Startup as RL problem
One of the most important things for a startup is a fast, honest feedback loop between my product and the people I want to serve.
A useful way to think about the journey to product–market fit (PMF) is as a sequential decision process. At the start I am far from PMF; my job is to reach it quickly and reliably while conserving runway.
The state is who I'm serving (ICP), how painful the problem is, what the product can do, how it's distributed, and what usage and retention look like. PMF is the set of states where my ICP repeatedly pulls the product: people come back unprompted, recommend it, and revenue follows use.
My actions are the things I can change: talk to users, ship changes, adjust onboarding or pricing, try new channels, reposition, or pivot.
Observed rewards are signups, session durations, invites, purchases, churn.
The objective is to choose actions that move me toward PMF quickly by maximizing long-term return. Short, tight feedback loops make learning smooth; when rewards are sparse or delayed, it's much harder to assign credit.
Here are a few notes from my experience.
- Build for myself, but stay a real user.
- A common failure mode: I solve a problem I had once or twice, but I no longer have it.
- I keep asking: can I still relate to the problem? Would I still choose my solution over the alternatives? If not, is this fixable, or has something more fundamental changed?
- RL lens: staying a real user keeps rewards on-policy and dense; stop using it and rewards become off-policy and sparse, slowing learning.
- Choose the right reward: prefer retained usage over revenue.

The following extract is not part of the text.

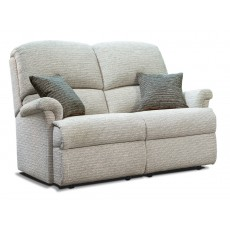 Sherborne Nevada 2 Seater Fixed Sofa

- Retained usage is a sturdier signal; revenue can lag at best and mislead at worst.
- Examples:
- A 1k+ employee company buys a yearly contract. For me, the contract size is make-or-break; for them, it's a fraction of one FTE's salary. My champion shifts priorities, moves teams, or leaves. Procurement forgets or can't be bothered.
- A company buys for political reasons, e.g., the champion
- is a buddy from university and wants to help me fundraise
- wants someone to blame if their project turns south
- wants to stay in touch for a potential acquihire
- Consumers buy a subscription and either forget about it or keep it because they like the idea of using my product (e.g., the gym) or the bragging rights (e.g., an exclusive membership they visit once a year).
- Retained usage is harder to cheat. It's unlikely someone logs into my app several times a week just to fake metrics. There are exceptions where, despite heavy usage, the unit economics don't work (yet), like with heavily subsidized pricing. Even then, selling a product with temporarily negative margins that customers love is more fixable than selling one they barely use.
- RL lens: retention is sustained nonzero reward; one-off revenue spikes are sparse rewards that can mislead value estimates.
- Spend regular, casual time with my ICP. If getting a meeting with someone in my ICP takes significant effort every time, I reconsider my ICP. Some hustle is always needed, but I accrue signals much faster if I build for a group I
- am part of myself
- hang out with regularly in a low-stakes way
- have easy, abundant, and cheap access to (e.g., consumers I can approach in the park)
- RL lens: frequent, low-friction ICP contact shortens the effective horizon and yields more on-policy trajectories.
- A bad MVP that some users can't stop using is a great signal. For example, a buggy app that breaks every few minutes but still sees daily multi-hour use from power users.
- RL lens: even with occassional negative rewards (bugs), the average reward stays high.